“Walking for pure joy sort of snuck up on me.” Thus started my first post for Granite State Walker, seven years ago this week. I’ve been feeling the joy ever since, and I don’t expect it’ll ever wear off.
I thought seven years ago (and still think) that the mighty White Mountains were getting plenty of coverage, while the recreational opportunities in other parts of the state were not much appreciated. I want people to know how much beauty is here. I’ll keep wearing out shoes on the rail trails and in the state parks and on the occasional peaks. Thanks for following me.

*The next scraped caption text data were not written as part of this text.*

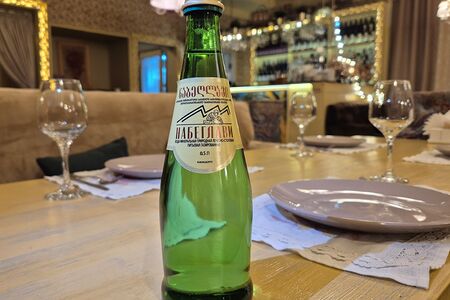 Минеральная вода Набеглави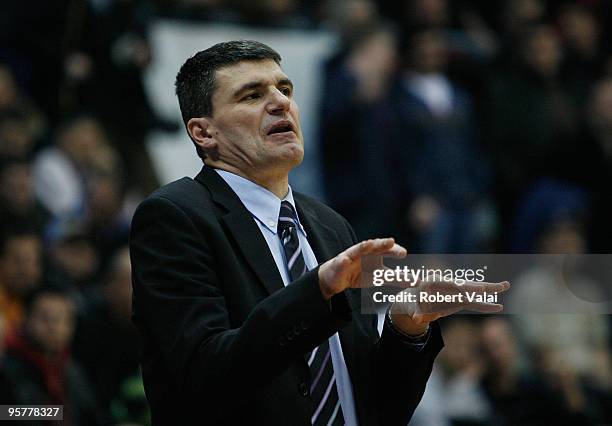 448 Basketball Centre Drazen Petrovic Stock Photos, High-Res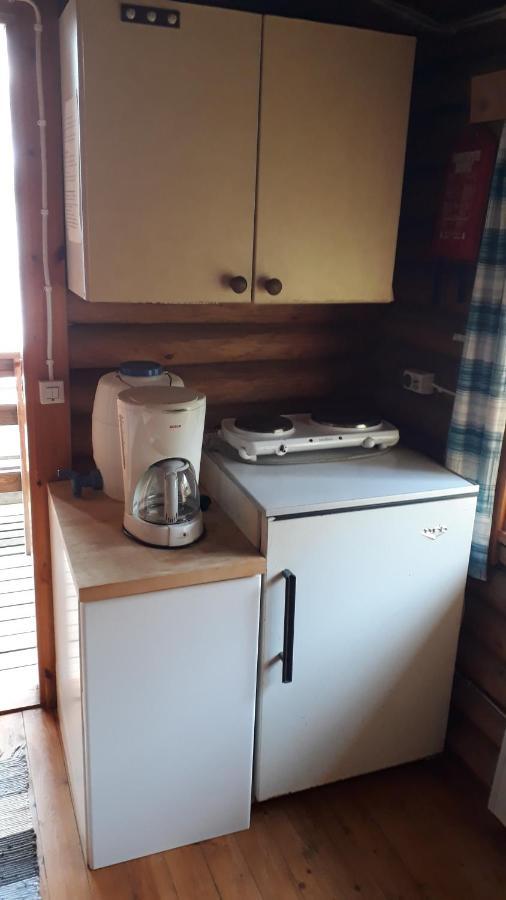 פומלה Koskenselkae Camping מראה חיצוני תמונה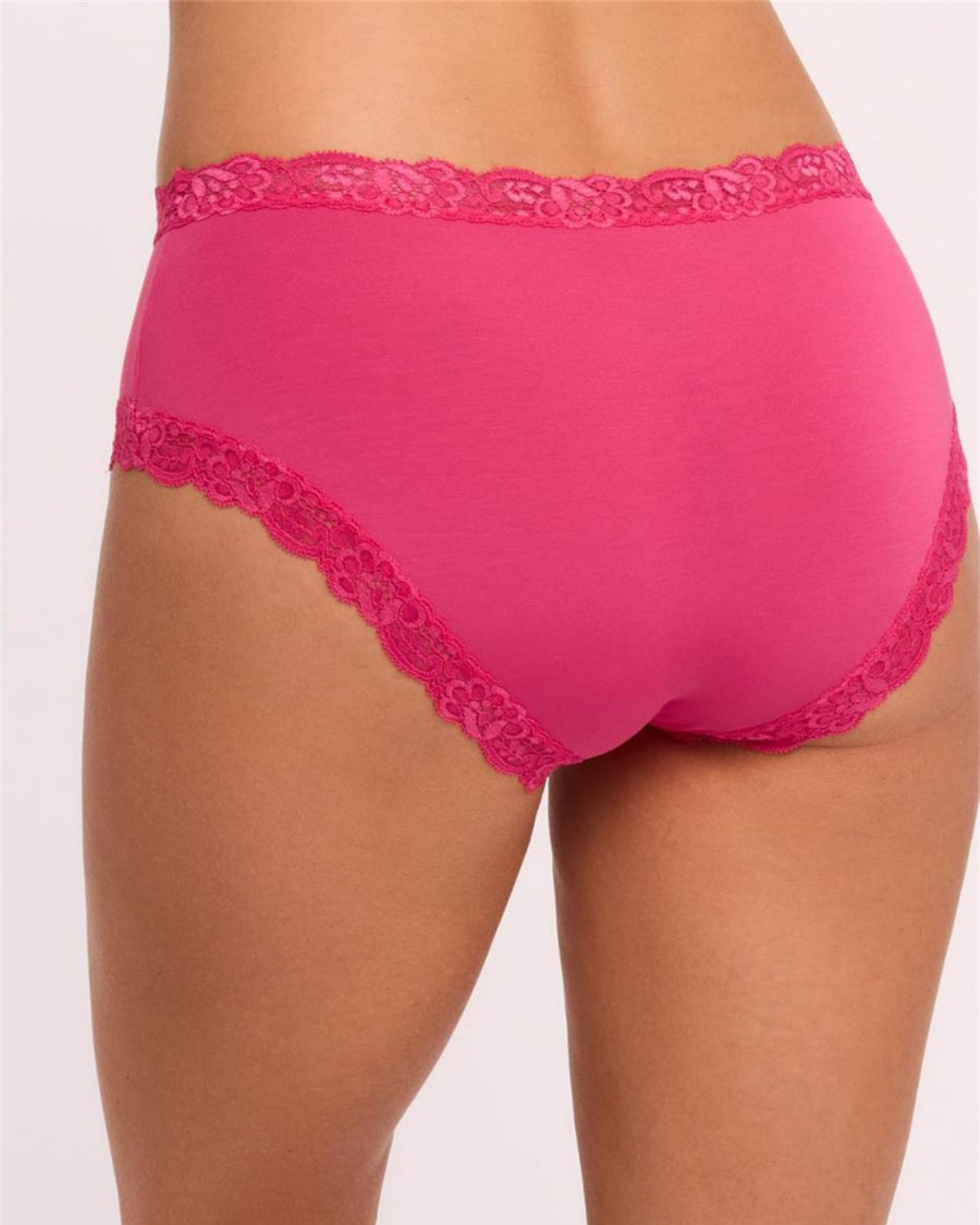 Fleur't Intimates Iconic High Waist Boyshort (More Colors Available) - 602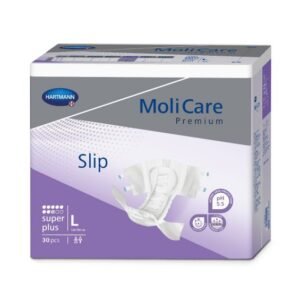 ΠΑΝΕΣ ΝΥΧΤΑΣ MOLICARE PREMIUM SLIP super plus (L) LARGE 30τμχ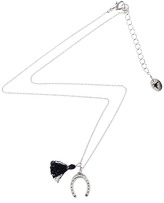 Thumbnail for your product : Jack Wills Horseshoe Stacking Chain Necklace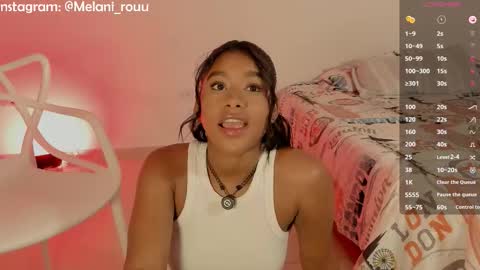 Melania online show from 02.22.26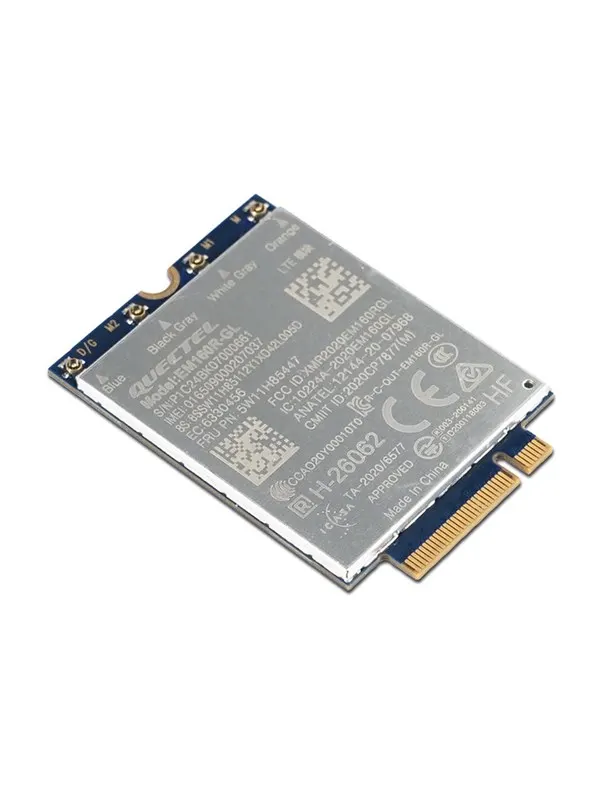 Lenovo Quectel EM160R-GL - 4G LTE-A - M.2
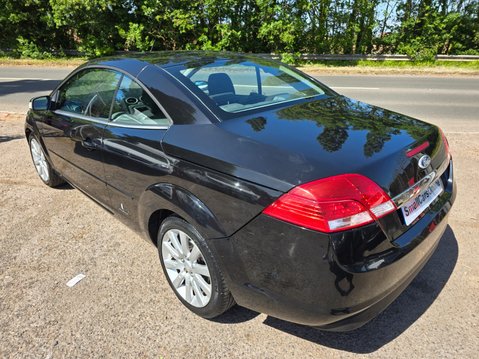 Ford Focus CC2 9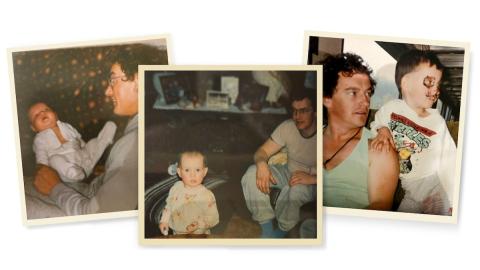 My estranged father died in hospital after years of drug use. He was more than a statistic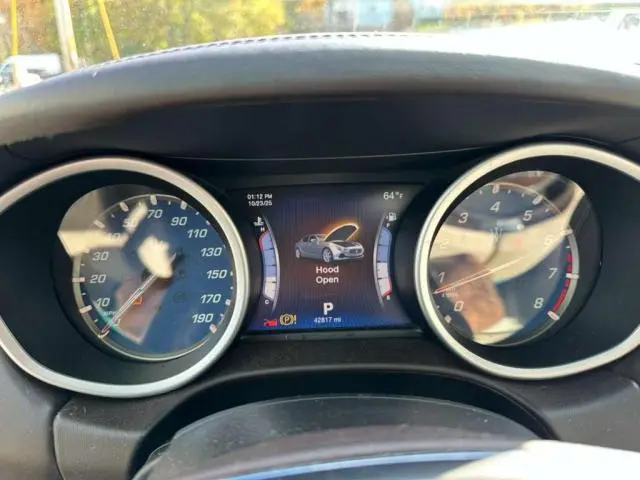 2014 MASERATI GHIBLI S  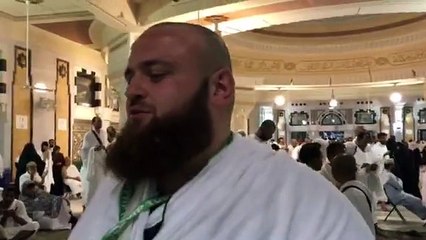 TAYYİP TURİZM MEVLİD UMRESİ  DUASI 7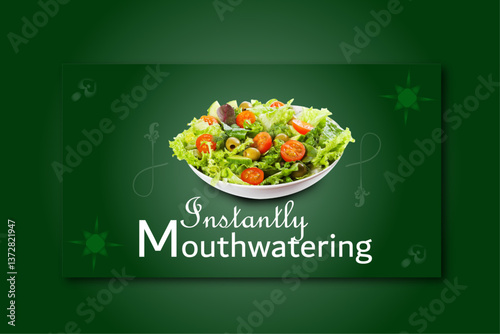 Creative youtube thumbnail design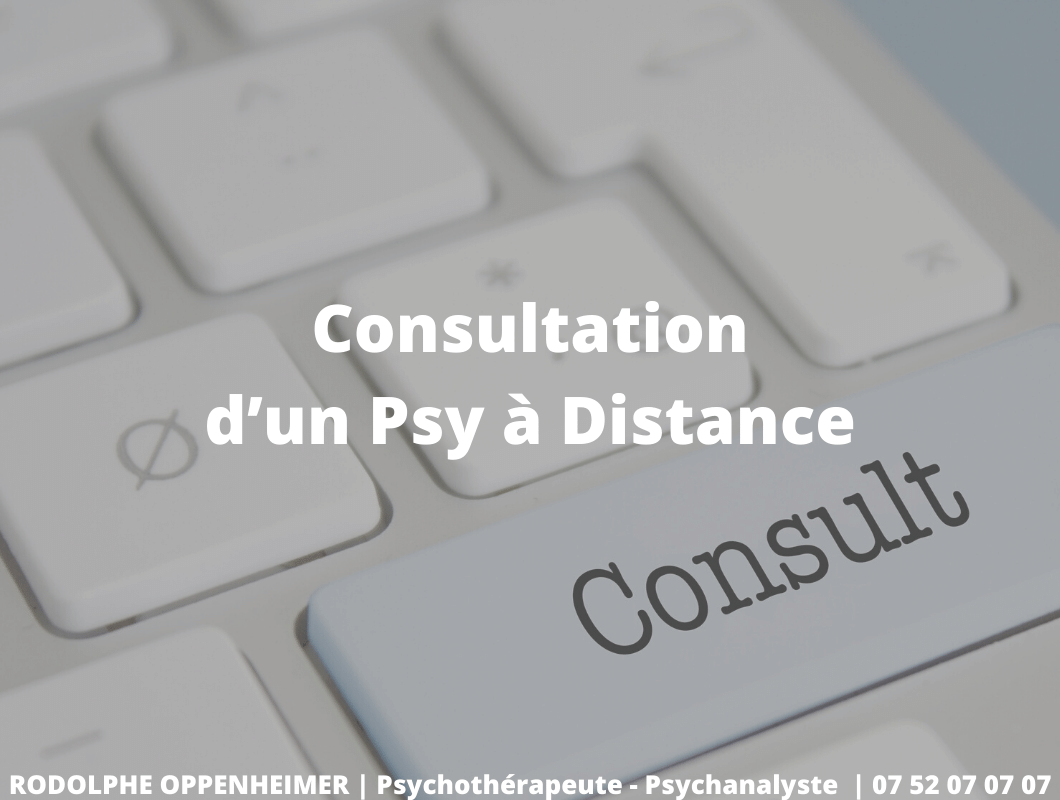 Read more about the article Consultation d’un psy à distance
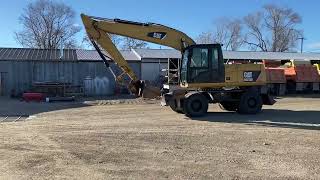 CATERPILLAR M318D For Sale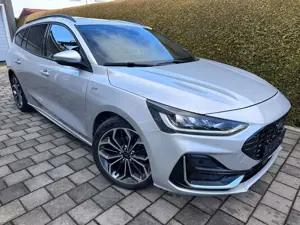 Ford Focus 1,5 EcoBlue 88kW ST-Line Vignale Tur. AT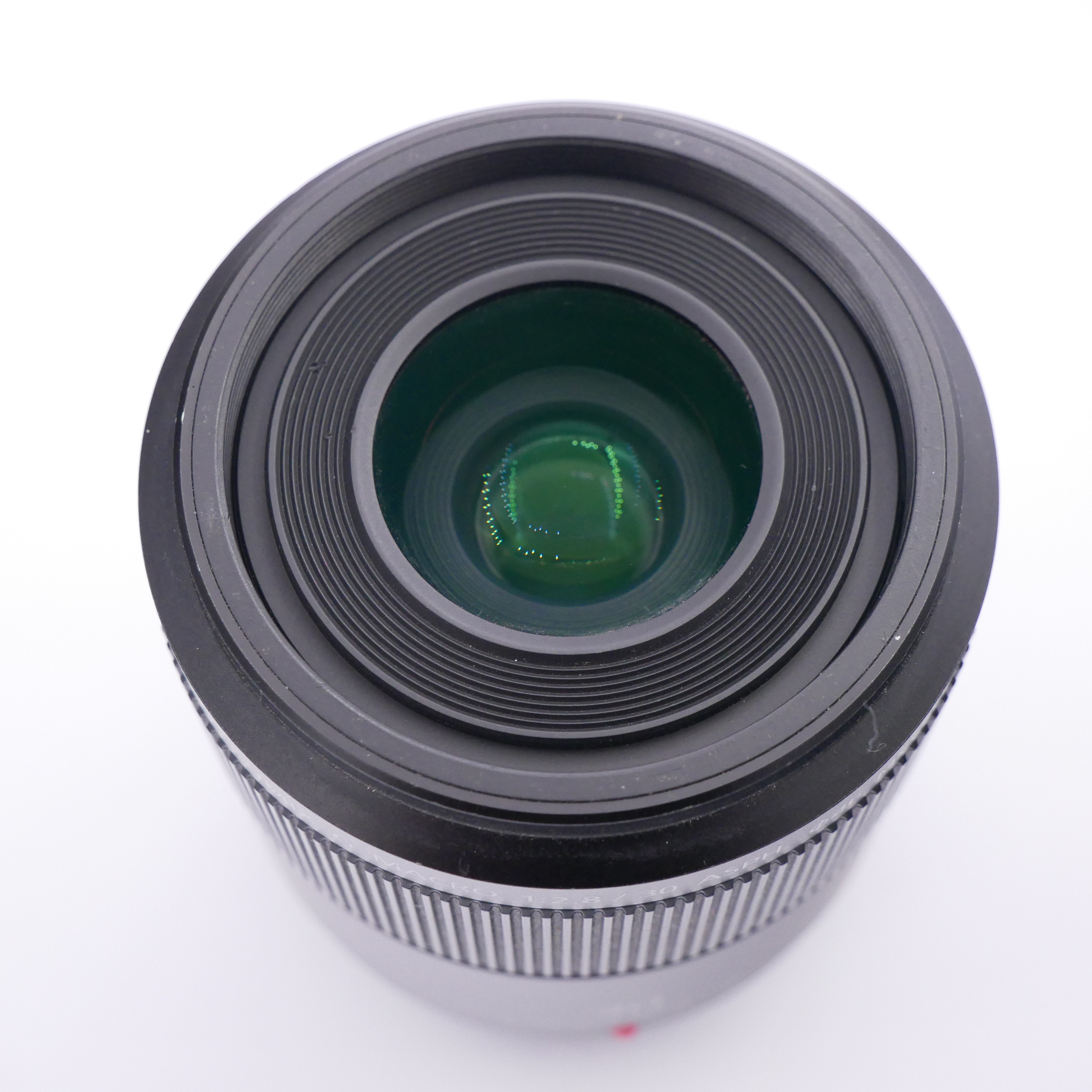 S-H-XFJHHA_2.jpg - Panasonix Lumix 30mm F2.8 ASPH Mega OIS Lens - Image 2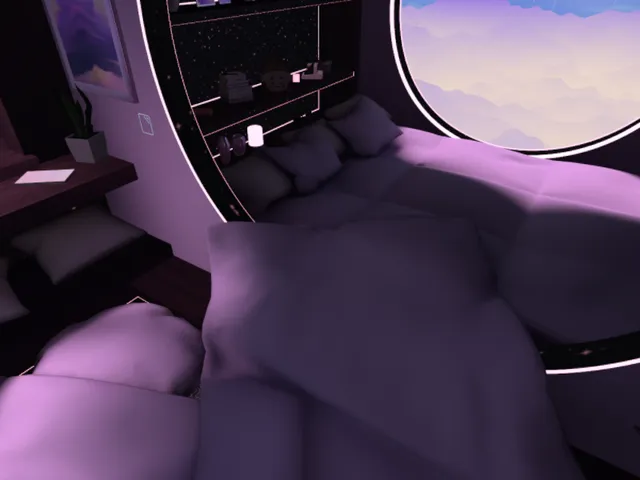 JJYYFOX sleep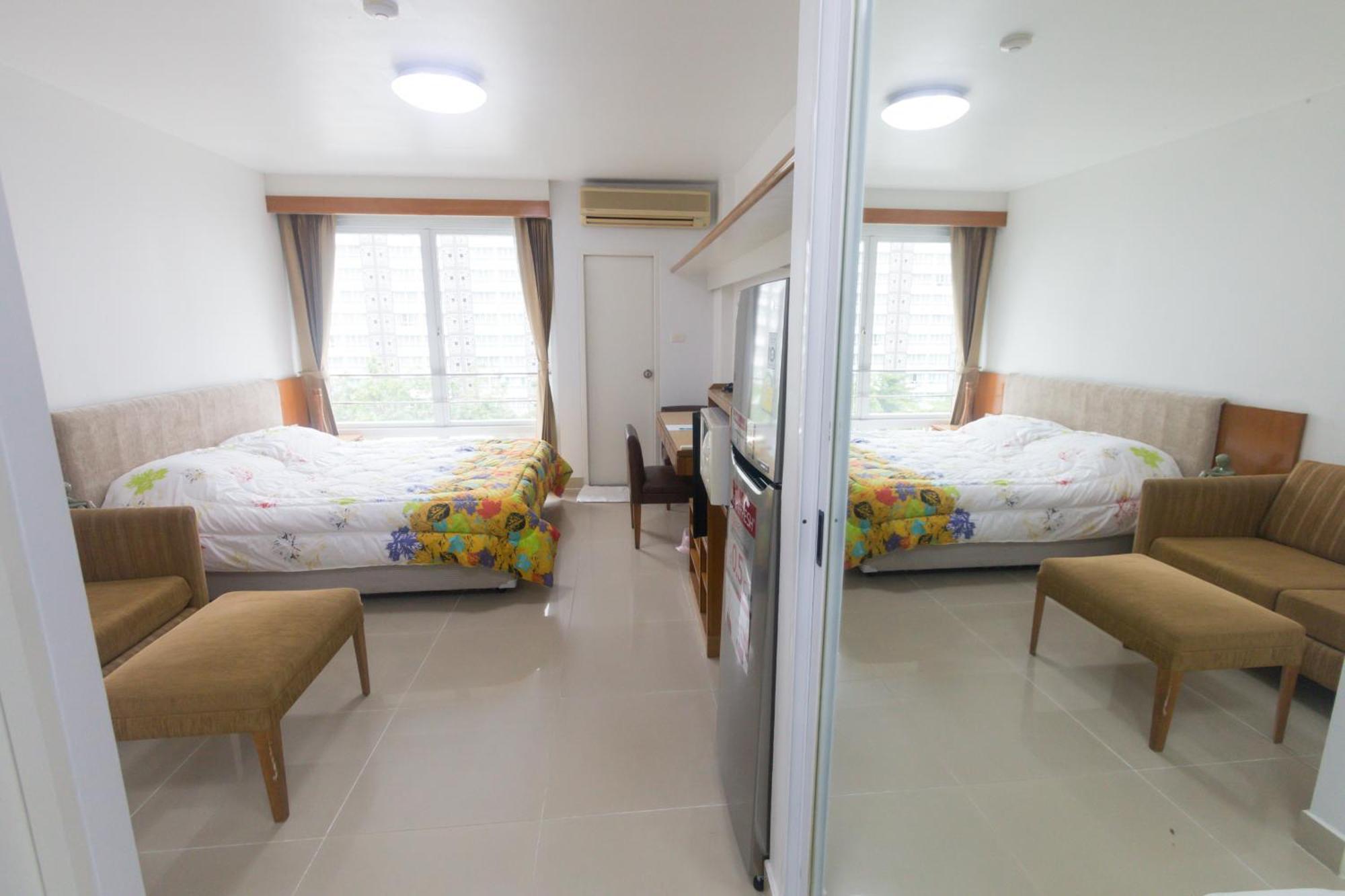 I -house Laguna Garden Rca - Behind Sukhumvit-outer Cbd Appartement *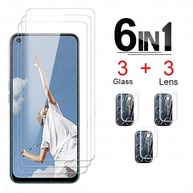 Película de Vidro Oppo A52: Proteção 9H + Anti-Luz - imagem 2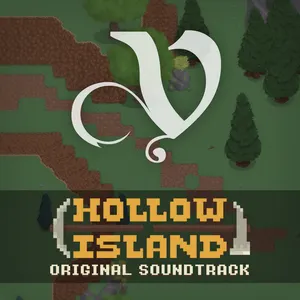 Pochette de Hollow Island Soundtrack de Vindsvept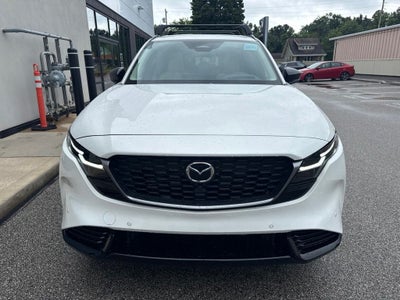 2026 Mazda Mazda CX-5 2.5 S Premium Plus AWD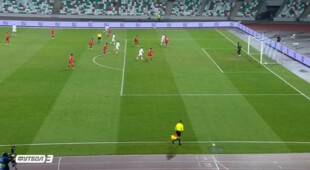 Беларусь - Иордания - Видео гола Yablonski E., 20 минута смотреть онлайн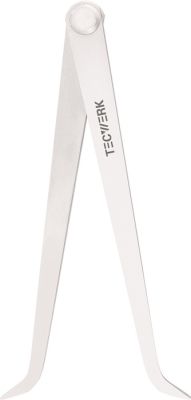 Tecwerk Binnenpasser lengte 300 mm met klinkscharnier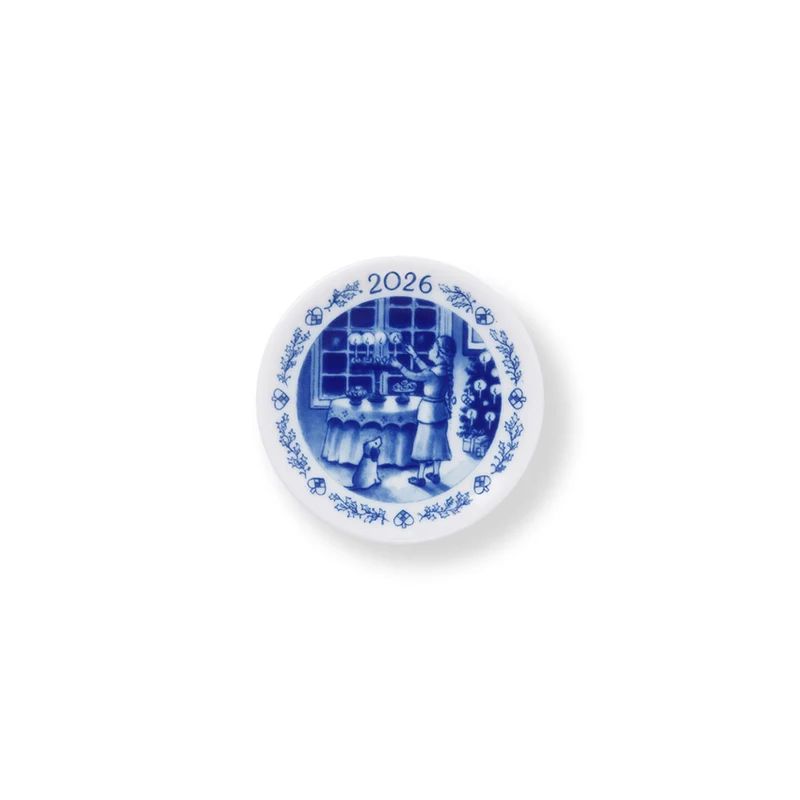 Royal Copenhagen Placchetta collezione 2026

I’ve written before about Windblown cross-country ski area in New Ipswich, New Hampshire, one of my favorite snowshoeing spots. Five years ago (already!) next month, it took a hard hit from an epic ice storm. Last weekend, owner Al Jenks teamed up with Ben Haubrick of the Harris Center for a guided hike along Windblown’s trails to show how the area has recovered. What seemed catastrophic back in ’08 has given way to a ski area that’s busier than ever amid a well-managed forest. Normally, with the exception of the portion of the Wapack Trail that runs through the property, hiking on Windblown’s trails in the off-season is a no-no. It was interesting to follow Al and Ben the other day on paths that I know better when they’re snow-covered. The texture of the bare ground – as bare as it could be, considering the fallen leaves – was lumpy and bumpy. Bits of ledge protruded here and there along with tree roots and little mounds of grass. Packed snow, when it’s there, hides all that texture. The whole area has taken on a different look since the storm, with the loss of many oaks and maples leading to more open views. Al pointed out a few of the 800 pines recently planted to serve eventually as windbreaks, now that a lot of large damaged trees have been cut down. He noted that after five years, cleanup from the storm is “almost over.” His forest-management decisions are once again focused on the future, which is the way he likes it after owning the land for 40 years.